Residual spherical aberration in the system will alter spherochromatic error due to the increased error in the optimized wavelength (FIG. 176).

FIGURE 176: Residual spherical aberration in the optimized wavelength of an SCT affects correction in all other wavelengths as well. Non-optimized wavelengths with spherical aberration at near-perfect correction of identical sign to the
e-line residual will have the aberration increased by similar amount (scaled according to the wavelength), while those with the base spherical aberration of opposite sign will have it reduced by nearly as much (generally, the error will be somewhat greater for shorter wavelength, and somewhat smaller for the longer ones).

The overall correction level is nearly certain to be worse, not only due to the error in the optimized wavelength, to which (and those relatively close to it ) the eye is most sensitive.  As the plot at right shows, the wavelengths with initially the opposite error sign (red), may only switch the sign, without major error decrease. This particular SCT would show noticeably more color in the blue/violet than when optimally corrected.

Since an SCT near-perfectly corrected for spherical aberration have blue wavelengths overcorrected, and red wavelengths undercorrected, a residual of, say, 1/4 wave P-V wavefront error of overcorrection in the optimized wavelength will increase spherochromatic error in the blue, and reduce it in the red (the plots are for a typical f/2/10 8-inch SCT with spherical mirrors). If the residual spherical is relatively significant, spherical correction in the red is likely to be actually better than in the optimized wavelength.
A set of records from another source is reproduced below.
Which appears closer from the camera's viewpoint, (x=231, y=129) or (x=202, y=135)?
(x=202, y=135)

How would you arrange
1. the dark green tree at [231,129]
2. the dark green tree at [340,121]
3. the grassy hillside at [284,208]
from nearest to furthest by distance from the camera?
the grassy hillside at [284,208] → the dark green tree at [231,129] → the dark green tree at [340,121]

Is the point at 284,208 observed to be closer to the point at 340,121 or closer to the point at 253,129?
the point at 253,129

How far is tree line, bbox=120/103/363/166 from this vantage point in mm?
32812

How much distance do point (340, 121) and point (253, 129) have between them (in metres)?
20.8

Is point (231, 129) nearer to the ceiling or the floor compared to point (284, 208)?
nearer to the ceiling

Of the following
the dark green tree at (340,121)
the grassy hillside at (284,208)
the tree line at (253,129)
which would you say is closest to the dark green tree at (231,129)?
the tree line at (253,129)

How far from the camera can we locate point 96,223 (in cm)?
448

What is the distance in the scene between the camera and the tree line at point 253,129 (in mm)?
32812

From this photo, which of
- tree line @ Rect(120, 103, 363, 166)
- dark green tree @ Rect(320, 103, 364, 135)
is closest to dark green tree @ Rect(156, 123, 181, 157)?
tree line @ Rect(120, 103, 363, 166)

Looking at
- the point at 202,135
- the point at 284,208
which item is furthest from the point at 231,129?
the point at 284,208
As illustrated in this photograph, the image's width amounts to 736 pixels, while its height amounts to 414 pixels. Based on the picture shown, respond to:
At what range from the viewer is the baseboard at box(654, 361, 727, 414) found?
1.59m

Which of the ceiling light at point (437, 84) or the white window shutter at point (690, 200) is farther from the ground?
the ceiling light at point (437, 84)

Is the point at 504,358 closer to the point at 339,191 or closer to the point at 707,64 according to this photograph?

Consequently, the instrument will have more or less pronounced chromatic imbalance, with the negatively affected portion of the spectrum (blue/violet wavelengths in this example) possibly showing noticeably inferior chromatic correction in both, visual observing and imaging.


Presence of spherochromatism to some extent alters out of focus SCT images. As simulations for 200mm f/2/10 SCT show below, non-optimized colors are positioned differently with respect to the plane of observation. In some cases, it results in their diffraction patterns, superimposing one over another, being significantly different in shape, and that causes the compounded defocused pattern to become not only colored to some extent, but possibly also somewhat different in shape.

For better clarity, only three colors are used, blue F-line (486nm), green-yellow e-line (546nm) and red C-line (656nm). Defocused patterns are shown for each wavelength and combined (even sensitivity). The out of focus patterns are similar in shape, producing a whithish combined pattern. The inside focus pattern for the F-line is different, causing appearance of coloration - predominantly yellow, but hints of other colors too - in the combined pattern. Bellow, combined patterns in presence of 1/5 wave P-V of spherical aberration show different patterns of coloration for over- vs. undercorrection. Plugging in 9 wavelength and photopic sensitivity (box at right) shows similar defocused patterns. Since spherochromatism, all else equal, scales with the aperture, smaller SCTs will have less noticeable color effect, and larger SCTs more. Also, this is for 0.707 neutral zone position; with 0.866 neutral zone, which results in 2.5 times higher spherochromatism, the effect would be noticeably more pronounced.

Follows an overview of the SCT off-axis aberrations, after a quick look at the properties of the standard SCT with an off axis mask.


Off axis mask can be used with large-aperture SCTs in conditions of strong atmospheric turbulence, in order to significantly reduce its negative effect on image quality. The obvious negative is the reduction in aperture, which is assumed to be at least partly compensated for by significantly improved wavefront quality. There are, however, some additional, relatively minor negatives.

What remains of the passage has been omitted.